What’s the ROI of your mother?10 Jul, 2013 | 1 Comment
Does social media bring your organization funding? Why do I tweet, make facebook posts, email my subscribers, blog etc…? What is the Return on Investment (ROI) on all of this social media activity?
While reading Chris Brogan‘s blog post, The Passion of Gary Vaynerchuk, I discovered the provocative question — what’s the ROI of your mother? — and thought: what a great way to start talking about, Marketing.
As a side note, I strongly recommend reading the blog post, which created a buzz of comments — Gary even hops on the post and starts speaking to people.
Let’s talk a little bit about Mr. V:
Gary believes that passion will create a successful business and that businesses should be humanized brands. Social media allows you to create an emotional connection with your audience that will establish trust, which will ultimately drive sales — if and only if you are consistent with your passion and literally shove your passion down the throats of your audience, every single f*%$&n’ day. Sorry for the cursing folks. I am doing it in the spirit of Gary V., who curses like a sailor and does so — in my opinion — to humanize his brand, which is something we should all think about when we market our nonprofit.
Now if you’re a PERSON with a mission that doesn’t curse, then do not do it!
At a young age Gary found his voice for marketing his brand — his father’s liquor store — and turned this business into an online wealth of knowledge for wine hobbyests. With raw, real, passionate and casual elements, he created the first video wine blog. He kept his blogging activity consistent and turned his father’s offline $4 million dollar business into a $45 million dollar one in five years.
So, what is the ROI of your mother?
Answer: there isn’t one….and SHAME ON YOU for trying to put monetary value on the return you get from your mother — here’s a virtual slap in the face from me to you.
The return on social media is a value that you cannot know. Gary says, “It’s ridiculous that we are being asked to justify the ROI of social media when traditional media metrics are full of s**t.” He further adds that it’s not about ROI. “It’s about building relationships,” and that “The reason we love our parents is because they loved us first. Every single company should take this advice.”
As far as I can tell, Gary has nothing to say about the nonprofit sector, and he would probably not have the nicest things to say about it — unless he views it as a business.
Nonprofits are in a perfect position to scream their passion down the throats of their audience because a nonprofit is a passion. No one starts a nonprofit to be mediocre. You live the mission of your nonprofit because through your organization you are inserting your value in the world. You want to FIGHT for a cause. No boxer is half outside a boxing ring.

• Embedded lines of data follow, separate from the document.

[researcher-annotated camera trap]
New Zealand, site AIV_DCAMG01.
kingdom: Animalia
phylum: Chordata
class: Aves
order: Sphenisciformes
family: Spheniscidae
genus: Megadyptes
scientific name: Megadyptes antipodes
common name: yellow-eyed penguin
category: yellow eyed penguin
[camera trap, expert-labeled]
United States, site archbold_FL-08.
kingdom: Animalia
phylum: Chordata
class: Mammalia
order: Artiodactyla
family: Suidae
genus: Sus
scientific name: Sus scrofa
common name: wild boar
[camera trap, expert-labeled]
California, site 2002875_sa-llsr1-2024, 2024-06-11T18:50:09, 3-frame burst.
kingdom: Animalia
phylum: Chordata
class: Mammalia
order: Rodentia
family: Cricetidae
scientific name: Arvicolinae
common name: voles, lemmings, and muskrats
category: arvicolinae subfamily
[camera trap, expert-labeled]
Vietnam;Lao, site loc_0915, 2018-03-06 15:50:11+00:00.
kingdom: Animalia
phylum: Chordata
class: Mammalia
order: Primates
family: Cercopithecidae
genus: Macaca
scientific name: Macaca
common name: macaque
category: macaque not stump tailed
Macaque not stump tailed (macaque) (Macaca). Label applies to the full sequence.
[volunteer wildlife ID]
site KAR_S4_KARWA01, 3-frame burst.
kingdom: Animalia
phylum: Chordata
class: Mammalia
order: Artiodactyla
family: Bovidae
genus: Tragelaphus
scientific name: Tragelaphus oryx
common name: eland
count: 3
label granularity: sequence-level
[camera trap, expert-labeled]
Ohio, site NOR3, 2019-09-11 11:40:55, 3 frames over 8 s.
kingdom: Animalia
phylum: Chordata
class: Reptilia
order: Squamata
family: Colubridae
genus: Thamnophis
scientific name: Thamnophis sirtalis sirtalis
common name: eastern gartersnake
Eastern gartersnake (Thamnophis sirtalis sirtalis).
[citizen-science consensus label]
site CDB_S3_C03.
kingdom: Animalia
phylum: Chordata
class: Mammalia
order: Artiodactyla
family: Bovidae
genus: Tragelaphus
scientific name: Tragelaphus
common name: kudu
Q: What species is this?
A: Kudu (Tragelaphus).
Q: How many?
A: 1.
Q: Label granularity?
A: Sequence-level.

You’ve put on the gloves. Someone has to get knocked out.
When you tweet, look at it as a microblog, something you’ve always wanted to blog about but did not have enough content for — so just tweet it.
When you blog, just write about only one idea — and it doesn’t have to be more than 4 paragraphs. Just make sure the value of the post is there.
When you facebook post, make sure you post as if you were at your dinner table. You are talking to family, after all.
Build relationships with social media, humanize your mission and make an emotional connection with your audience. People buy into what they can touch, feel and love. Don’t push your marketing on your audience — rather, pull the audience to you by ”outcaring.”
Don’t worry about your competition. Just “outcare” them by worrying about your audience.